- _Input data_
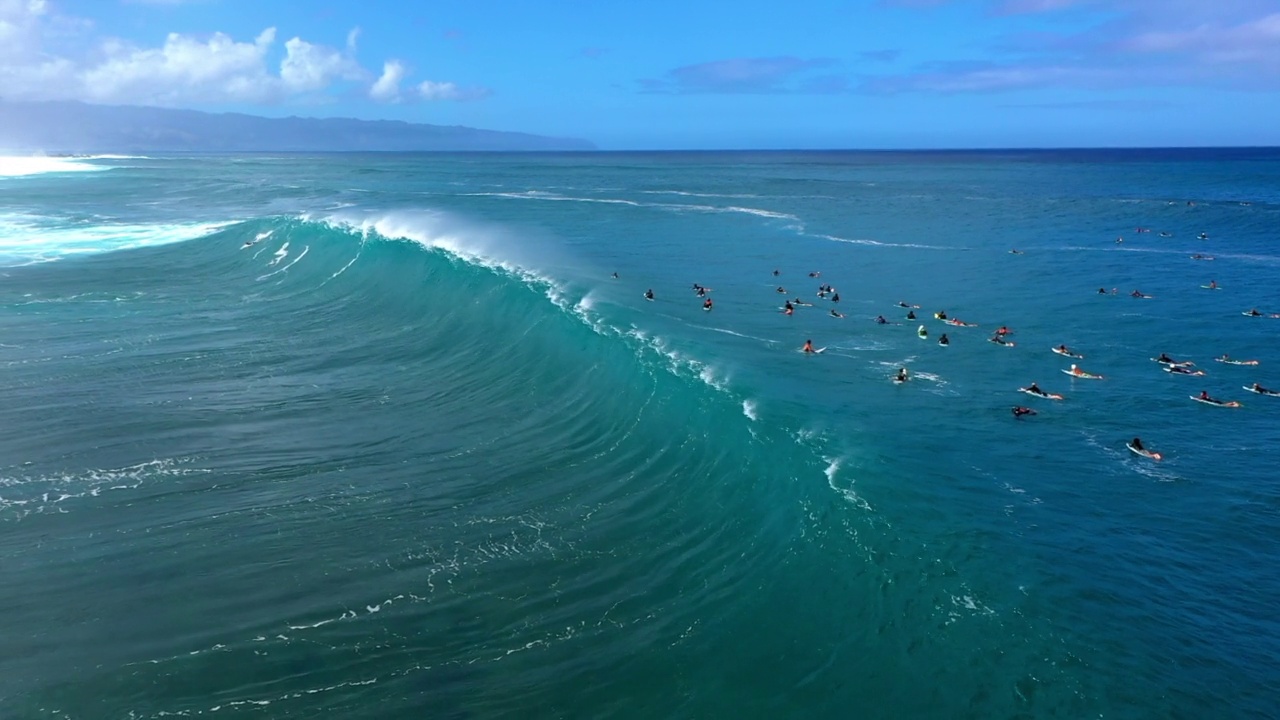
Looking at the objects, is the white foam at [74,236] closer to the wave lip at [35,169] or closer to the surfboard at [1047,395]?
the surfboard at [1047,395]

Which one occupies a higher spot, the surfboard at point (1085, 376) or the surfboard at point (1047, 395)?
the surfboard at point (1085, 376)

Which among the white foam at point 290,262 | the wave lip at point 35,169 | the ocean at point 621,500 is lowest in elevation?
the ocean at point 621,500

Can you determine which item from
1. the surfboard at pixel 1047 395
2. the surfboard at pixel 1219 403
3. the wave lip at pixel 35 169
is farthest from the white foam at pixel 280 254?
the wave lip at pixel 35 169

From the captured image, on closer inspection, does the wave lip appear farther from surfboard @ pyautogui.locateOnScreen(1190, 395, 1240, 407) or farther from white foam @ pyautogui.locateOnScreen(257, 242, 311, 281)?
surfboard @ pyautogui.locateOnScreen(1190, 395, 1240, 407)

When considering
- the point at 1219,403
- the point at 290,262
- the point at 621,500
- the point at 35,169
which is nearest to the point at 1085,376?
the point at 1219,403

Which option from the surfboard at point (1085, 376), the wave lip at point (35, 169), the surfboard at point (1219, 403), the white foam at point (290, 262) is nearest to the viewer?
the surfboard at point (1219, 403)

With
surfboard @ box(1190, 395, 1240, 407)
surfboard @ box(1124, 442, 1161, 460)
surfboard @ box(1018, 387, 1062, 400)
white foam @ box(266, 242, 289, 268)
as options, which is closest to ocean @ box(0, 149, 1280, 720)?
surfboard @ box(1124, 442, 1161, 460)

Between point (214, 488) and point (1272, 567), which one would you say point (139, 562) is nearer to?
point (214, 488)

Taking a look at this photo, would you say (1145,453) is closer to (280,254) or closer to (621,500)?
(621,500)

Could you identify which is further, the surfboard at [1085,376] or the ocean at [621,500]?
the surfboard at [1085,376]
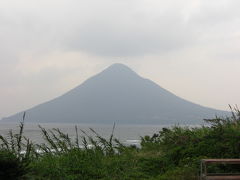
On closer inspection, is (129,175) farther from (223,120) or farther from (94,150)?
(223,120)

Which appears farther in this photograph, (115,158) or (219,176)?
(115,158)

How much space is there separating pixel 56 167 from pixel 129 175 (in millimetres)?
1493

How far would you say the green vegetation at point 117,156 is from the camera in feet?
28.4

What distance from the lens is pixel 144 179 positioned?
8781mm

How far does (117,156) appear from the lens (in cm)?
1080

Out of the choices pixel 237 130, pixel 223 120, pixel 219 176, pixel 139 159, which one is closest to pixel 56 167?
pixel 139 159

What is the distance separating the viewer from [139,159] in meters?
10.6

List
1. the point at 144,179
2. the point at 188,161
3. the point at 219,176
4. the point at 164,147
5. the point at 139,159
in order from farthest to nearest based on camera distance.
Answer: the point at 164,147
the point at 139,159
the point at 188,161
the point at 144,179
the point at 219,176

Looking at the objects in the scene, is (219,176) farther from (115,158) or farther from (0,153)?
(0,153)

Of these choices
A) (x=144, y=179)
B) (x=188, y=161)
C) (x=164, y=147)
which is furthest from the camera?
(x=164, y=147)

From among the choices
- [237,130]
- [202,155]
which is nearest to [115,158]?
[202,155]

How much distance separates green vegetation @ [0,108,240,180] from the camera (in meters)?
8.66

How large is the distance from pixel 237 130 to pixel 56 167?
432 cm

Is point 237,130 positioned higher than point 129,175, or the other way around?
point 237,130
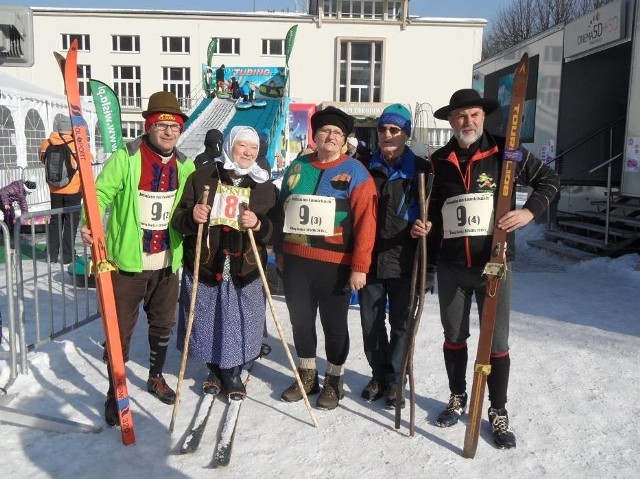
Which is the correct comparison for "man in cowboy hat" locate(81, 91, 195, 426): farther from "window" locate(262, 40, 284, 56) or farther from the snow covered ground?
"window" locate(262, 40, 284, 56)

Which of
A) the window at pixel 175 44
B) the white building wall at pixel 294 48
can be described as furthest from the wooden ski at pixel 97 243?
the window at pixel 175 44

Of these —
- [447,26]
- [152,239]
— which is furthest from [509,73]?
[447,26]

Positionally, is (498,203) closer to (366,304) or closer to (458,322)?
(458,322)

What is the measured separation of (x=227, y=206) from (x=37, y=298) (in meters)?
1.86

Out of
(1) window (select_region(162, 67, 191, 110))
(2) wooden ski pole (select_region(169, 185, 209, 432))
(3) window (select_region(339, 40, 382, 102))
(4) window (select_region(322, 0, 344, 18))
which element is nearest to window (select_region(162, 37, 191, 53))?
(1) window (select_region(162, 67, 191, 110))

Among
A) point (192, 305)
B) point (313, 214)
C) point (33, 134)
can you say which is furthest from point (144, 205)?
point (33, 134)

- _Task goal_
Report every line in the records above that contains the word "closest".

- _Task solution_
as options, which is closest to ocean @ box(0, 149, 1280, 720)?
Out of the choices pixel 237 130, pixel 223 120, pixel 219 176, pixel 139 159, which one is closest to pixel 56 167?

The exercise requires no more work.